# Task
Rewrite all of the records below as a JSON list of strings, with one string for each line and blank lines omitted.

Records from a spatial reasoning dataset
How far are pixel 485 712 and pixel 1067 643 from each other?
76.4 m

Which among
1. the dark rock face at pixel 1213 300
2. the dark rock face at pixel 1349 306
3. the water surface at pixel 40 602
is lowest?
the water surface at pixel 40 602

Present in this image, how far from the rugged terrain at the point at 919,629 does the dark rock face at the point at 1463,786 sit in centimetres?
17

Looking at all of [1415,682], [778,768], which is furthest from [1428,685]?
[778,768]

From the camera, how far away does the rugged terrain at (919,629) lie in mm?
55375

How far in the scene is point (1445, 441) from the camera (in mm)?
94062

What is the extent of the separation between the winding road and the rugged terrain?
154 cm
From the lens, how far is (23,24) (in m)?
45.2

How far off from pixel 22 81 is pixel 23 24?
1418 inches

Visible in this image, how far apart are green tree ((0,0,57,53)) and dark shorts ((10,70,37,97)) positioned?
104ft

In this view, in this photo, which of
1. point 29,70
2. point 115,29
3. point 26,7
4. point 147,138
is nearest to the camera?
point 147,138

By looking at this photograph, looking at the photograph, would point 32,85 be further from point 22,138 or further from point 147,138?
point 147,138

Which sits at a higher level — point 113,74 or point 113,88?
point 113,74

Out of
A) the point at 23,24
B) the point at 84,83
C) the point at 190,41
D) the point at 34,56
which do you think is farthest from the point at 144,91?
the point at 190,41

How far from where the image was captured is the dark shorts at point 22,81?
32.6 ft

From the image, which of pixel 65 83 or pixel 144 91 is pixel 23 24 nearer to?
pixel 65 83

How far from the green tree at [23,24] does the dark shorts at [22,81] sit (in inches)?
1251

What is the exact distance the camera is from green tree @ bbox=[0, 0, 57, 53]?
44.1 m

# Final result
[
  "How far are pixel 485 712 and pixel 1067 643 from each other?",
  "76.4 m",
  "Which among",
  "1. the dark rock face at pixel 1213 300",
  "2. the dark rock face at pixel 1349 306",
  "3. the water surface at pixel 40 602",
  "is lowest?",
  "the water surface at pixel 40 602",
  "Present in this image, how far from the rugged terrain at the point at 919,629 does the dark rock face at the point at 1463,786 sit in centimetres?",
  "17",
  "Looking at all of [1415,682], [778,768], which is furthest from [1428,685]?",
  "[778,768]",
  "From the camera, how far away does the rugged terrain at (919,629) lie in mm?",
  "55375",
  "How far in the scene is point (1445, 441) from the camera (in mm)?",
  "94062",
  "What is the extent of the separation between the winding road and the rugged terrain?",
  "154 cm",
  "From the lens, how far is (23,24) (in m)?",
  "45.2",
  "How far off from pixel 22 81 is pixel 23 24?",
  "1418 inches",
  "Visible in this image, how far apart are green tree ((0,0,57,53)) and dark shorts ((10,70,37,97)) positioned?",
  "104ft",
  "In this view, in this photo, which of",
  "1. point 29,70",
  "2. point 115,29",
  "3. point 26,7",
  "4. point 147,138",
  "is nearest to the camera?",
  "point 147,138",
  "By looking at this photograph, looking at the photograph, would point 32,85 be further from point 22,138 or further from point 147,138?",
  "point 147,138",
  "Which sits at a higher level — point 113,74 or point 113,88?",
  "point 113,74",
  "Out of",
  "A) the point at 23,24",
  "B) the point at 84,83",
  "C) the point at 190,41",
  "D) the point at 34,56",
  "which do you think is farthest from the point at 144,91?",
  "the point at 190,41",
  "How far from where the image was captured is the dark shorts at point 22,81?",
  "32.6 ft",
  "From the image, which of pixel 65 83 or pixel 144 91 is pixel 23 24 nearer to?",
  "pixel 65 83",
  "How far from the green tree at [23,24] does the dark shorts at [22,81] sit (in inches)?",
  "1251",
  "What is the exact distance the camera is from green tree @ bbox=[0, 0, 57, 53]?",
  "44.1 m"
]